La solution est ailleurs, dans l'imagination et la compréhension de ce qui attire les mouvements, dans ces mers qui seront notre futur.
Or, plus les dirigeants changeront souvent d'entreprises, et les actionnaires seront volatils, plus les uns comme les autres voudront se protéger par des prévisions et des chiffres : ne pouvant comprendre en profondeur ce qui fait l'entreprise et ses marchés, n'ayant pas un accès personnel à son histoire, il leur sera difficile d'imaginer le futur. Dirigeants comme actionnaires croiront se protéger dans des tableaux et des certitudes, alors qu'ils ne sont que des lignes Maginot mentales.
Quelles sont les entreprises qui arrivent à créer de la valeur dans la durée ? Ce sont précisément celles qui ont une stabilité à la fois de leur management et de leur structure d'actionnaires. Situation qui est singulièrement celles des groupes familiaux : ils savent mieux éviter les modes, faire des paris gagnants sur le futur, s'y tenir et naviguer au mieux au jour le jour.
Ainsi, l'incertitude suppose la stabilité du management : la vie est faite d'ordre et de désordre, de yin et de yang. Être stable pour pouvoir se diriger et diriger. Être fort pour aimer l'incertitude, s'appuyer sur elle pour se renforcer.
IL N'Y A PAS D'ESPOIR SANS INCERTITUDE
Car il n'y a pas des tigres derrière tous les bruits, et cette incertitude qui nous entoure, n'est pas d'abord le témoignage de l'incomplétude de notre savoir, elle est le moteur de la vie et de la croissance du monde: c'est le flou qui permet à tous les sous-systèmes de s'ajuster. Pour encourager la vie, accroître les chances de survie et se rendre davantage résilient, il ne faut pas chercher à diminuer l'incertitude, mais au contraire à l'accroître. Lutter contre l'incertitude, c'est lutter contre la vie.
Si l'équipe de direction cherche à limiter l'incertitude, focalise son énergie sur la prévision, et s'organise par rapport à ce futur théorique, elle va contre la vie et fragilise son entreprise.

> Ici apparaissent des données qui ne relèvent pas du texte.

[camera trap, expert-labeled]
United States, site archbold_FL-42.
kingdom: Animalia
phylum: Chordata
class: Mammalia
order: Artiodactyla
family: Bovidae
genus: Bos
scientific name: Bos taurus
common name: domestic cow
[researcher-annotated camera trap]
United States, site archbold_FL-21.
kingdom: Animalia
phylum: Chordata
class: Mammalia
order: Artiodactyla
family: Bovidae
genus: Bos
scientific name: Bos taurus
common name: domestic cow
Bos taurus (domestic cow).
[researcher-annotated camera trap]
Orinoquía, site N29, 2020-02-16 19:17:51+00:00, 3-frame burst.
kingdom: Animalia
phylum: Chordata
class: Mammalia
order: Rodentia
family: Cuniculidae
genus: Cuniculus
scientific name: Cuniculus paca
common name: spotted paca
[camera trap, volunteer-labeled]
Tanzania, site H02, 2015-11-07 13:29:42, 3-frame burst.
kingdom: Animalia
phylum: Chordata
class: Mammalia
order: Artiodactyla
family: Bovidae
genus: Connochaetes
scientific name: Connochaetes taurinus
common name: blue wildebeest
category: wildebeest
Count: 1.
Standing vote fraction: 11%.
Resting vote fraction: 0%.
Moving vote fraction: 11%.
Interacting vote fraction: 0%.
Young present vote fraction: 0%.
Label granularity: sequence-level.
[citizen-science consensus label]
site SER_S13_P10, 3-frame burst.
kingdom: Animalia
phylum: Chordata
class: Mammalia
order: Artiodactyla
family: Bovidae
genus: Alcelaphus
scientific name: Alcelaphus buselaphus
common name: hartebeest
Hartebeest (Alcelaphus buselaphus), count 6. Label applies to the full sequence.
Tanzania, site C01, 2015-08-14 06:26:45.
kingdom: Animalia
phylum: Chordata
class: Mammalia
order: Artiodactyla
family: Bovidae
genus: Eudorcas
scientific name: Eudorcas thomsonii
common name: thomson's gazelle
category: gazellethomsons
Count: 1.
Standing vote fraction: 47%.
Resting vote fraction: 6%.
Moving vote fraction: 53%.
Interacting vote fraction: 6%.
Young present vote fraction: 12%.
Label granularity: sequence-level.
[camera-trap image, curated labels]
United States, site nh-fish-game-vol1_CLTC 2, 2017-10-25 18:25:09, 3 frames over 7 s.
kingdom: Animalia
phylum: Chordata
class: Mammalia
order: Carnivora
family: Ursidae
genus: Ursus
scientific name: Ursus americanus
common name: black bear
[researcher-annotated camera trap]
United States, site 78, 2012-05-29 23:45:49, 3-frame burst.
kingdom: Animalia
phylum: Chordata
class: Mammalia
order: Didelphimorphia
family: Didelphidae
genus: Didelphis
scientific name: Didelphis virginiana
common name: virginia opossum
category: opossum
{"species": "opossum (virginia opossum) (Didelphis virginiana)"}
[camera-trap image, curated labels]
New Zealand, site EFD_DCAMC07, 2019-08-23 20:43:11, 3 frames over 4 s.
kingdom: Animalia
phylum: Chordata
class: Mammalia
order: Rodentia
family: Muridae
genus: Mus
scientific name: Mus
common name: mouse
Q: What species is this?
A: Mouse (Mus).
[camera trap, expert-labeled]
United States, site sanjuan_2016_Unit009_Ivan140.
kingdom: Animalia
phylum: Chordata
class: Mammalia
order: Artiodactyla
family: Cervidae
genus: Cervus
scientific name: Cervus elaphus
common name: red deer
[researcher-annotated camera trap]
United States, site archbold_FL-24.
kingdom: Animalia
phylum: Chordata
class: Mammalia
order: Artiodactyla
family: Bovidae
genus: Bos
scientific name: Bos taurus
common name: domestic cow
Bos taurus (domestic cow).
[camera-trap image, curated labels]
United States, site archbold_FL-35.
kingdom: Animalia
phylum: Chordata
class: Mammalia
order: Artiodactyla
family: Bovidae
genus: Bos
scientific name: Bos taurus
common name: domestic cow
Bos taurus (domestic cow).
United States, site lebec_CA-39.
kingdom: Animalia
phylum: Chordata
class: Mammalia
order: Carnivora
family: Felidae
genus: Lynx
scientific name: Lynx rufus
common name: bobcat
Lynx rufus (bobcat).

Si l'équipe de direction apprend à vivre avec l'incertitude et à s'en servir, centre ses efforts sur la compréhension en profondeur de la situation actuelle et des courants immédiats, et construit une stratégie résiliente originale, c'est-à-dire capable de s'adapter aux aléas et saisissant les nouvelles opportunités, elle va dans le sens de la vie, renforce son entreprise et créera durablement plus de valeur. C'est ce que je développe et explicite en détail dans mon livre, « Les mers de l'incertitude ».
Enfin, si on y réfléchit bien, est-ce une si mauvaise nouvelle que de voir l'incertitude se propager de plus en plus ? Imaginons à l'inverse que nous allions vers un monde de plus en plus certain. Quelle y serait la place laissée à l'intelligence, au professionnalisme et à la créativité ? Comment une entreprise pourrait-elle s'y différencier des autres, puisque tout le monde pourrait tout prévoir ? Imaginez une partie où les cartes de chacun seraient posées sur la table et visibles de tous. Comment jouer et quel en serait l'intérêt ?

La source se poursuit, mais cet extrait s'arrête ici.